* **WORK TO DO**
Please print every one of the rows below, copying each character without any change.

* **RECORDS TO USE**
+---+

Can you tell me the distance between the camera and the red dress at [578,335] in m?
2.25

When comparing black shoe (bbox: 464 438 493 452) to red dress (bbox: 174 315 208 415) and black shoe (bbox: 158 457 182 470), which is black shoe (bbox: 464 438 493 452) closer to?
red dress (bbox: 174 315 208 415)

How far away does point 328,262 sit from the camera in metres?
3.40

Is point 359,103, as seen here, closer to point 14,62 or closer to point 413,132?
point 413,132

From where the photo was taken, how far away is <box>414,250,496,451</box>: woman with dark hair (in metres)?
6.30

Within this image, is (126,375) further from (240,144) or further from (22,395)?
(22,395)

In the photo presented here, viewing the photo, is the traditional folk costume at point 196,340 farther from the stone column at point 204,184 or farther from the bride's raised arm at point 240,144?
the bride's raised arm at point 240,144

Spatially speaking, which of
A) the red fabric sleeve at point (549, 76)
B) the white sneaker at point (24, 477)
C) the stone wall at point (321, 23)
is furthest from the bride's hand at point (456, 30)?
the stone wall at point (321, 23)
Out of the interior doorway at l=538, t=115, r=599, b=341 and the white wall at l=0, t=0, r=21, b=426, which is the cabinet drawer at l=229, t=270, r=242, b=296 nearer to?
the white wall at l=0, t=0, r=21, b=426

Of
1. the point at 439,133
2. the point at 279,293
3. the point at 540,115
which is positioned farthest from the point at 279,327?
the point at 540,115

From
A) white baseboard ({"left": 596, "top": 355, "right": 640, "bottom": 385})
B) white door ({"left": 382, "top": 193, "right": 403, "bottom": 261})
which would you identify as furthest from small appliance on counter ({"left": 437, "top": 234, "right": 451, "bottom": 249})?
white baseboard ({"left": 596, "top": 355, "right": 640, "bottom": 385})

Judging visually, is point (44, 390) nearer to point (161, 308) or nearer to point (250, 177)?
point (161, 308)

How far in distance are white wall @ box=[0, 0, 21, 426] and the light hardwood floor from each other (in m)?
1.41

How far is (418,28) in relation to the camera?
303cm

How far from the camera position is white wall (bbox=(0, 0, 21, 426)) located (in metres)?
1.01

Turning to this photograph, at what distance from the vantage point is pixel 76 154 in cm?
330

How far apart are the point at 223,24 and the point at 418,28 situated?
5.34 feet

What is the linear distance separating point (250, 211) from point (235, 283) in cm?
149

+---+

* **EXPECTED ANSWER**
Can you tell me the distance between the camera and the red dress at [578,335] in m?
2.25

When comparing black shoe (bbox: 464 438 493 452) to red dress (bbox: 174 315 208 415) and black shoe (bbox: 158 457 182 470), which is black shoe (bbox: 464 438 493 452) closer to?
red dress (bbox: 174 315 208 415)

How far away does point 328,262 sit from the camera in metres?
3.40

Is point 359,103, as seen here, closer to point 14,62 or closer to point 413,132?
point 413,132

From where the photo was taken, how far away is <box>414,250,496,451</box>: woman with dark hair (in metres)?
6.30

Within this image, is (126,375) further from (240,144) or further from (22,395)?
(22,395)

In the photo presented here, viewing the photo, is the traditional folk costume at point 196,340 farther from the stone column at point 204,184 or farther from the bride's raised arm at point 240,144?
the bride's raised arm at point 240,144

Spatially speaking, which of
A) the red fabric sleeve at point (549, 76)
B) the white sneaker at point (24, 477)
C) the stone wall at point (321, 23)
is furthest from the bride's hand at point (456, 30)?
the stone wall at point (321, 23)
Out of the interior doorway at l=538, t=115, r=599, b=341 and the white wall at l=0, t=0, r=21, b=426, which is the cabinet drawer at l=229, t=270, r=242, b=296 nearer to?
the white wall at l=0, t=0, r=21, b=426

Of
1. the point at 439,133
2. the point at 279,293
3. the point at 540,115
which is positioned farthest from the point at 279,327?
the point at 540,115

From
A) white baseboard ({"left": 596, "top": 355, "right": 640, "bottom": 385})
B) white door ({"left": 382, "top": 193, "right": 403, "bottom": 261})
which would you identify as furthest from small appliance on counter ({"left": 437, "top": 234, "right": 451, "bottom": 249})?
white baseboard ({"left": 596, "top": 355, "right": 640, "bottom": 385})

Judging visually, is point (44, 390) nearer to point (161, 308) or nearer to point (250, 177)?
point (161, 308)

How far in distance are white wall @ box=[0, 0, 21, 426] and the light hardwood floor from each other (in m)?
1.41

How far is (418,28) in relation to the camera?
303cm

How far from the camera position is white wall (bbox=(0, 0, 21, 426)) located (in metres)?
1.01

Turning to this photograph, at what distance from the vantage point is pixel 76 154 in cm?
330

How far apart are the point at 223,24 and the point at 418,28 situated?
5.34 feet

What is the linear distance separating point (250, 211) from point (235, 283) in cm?
149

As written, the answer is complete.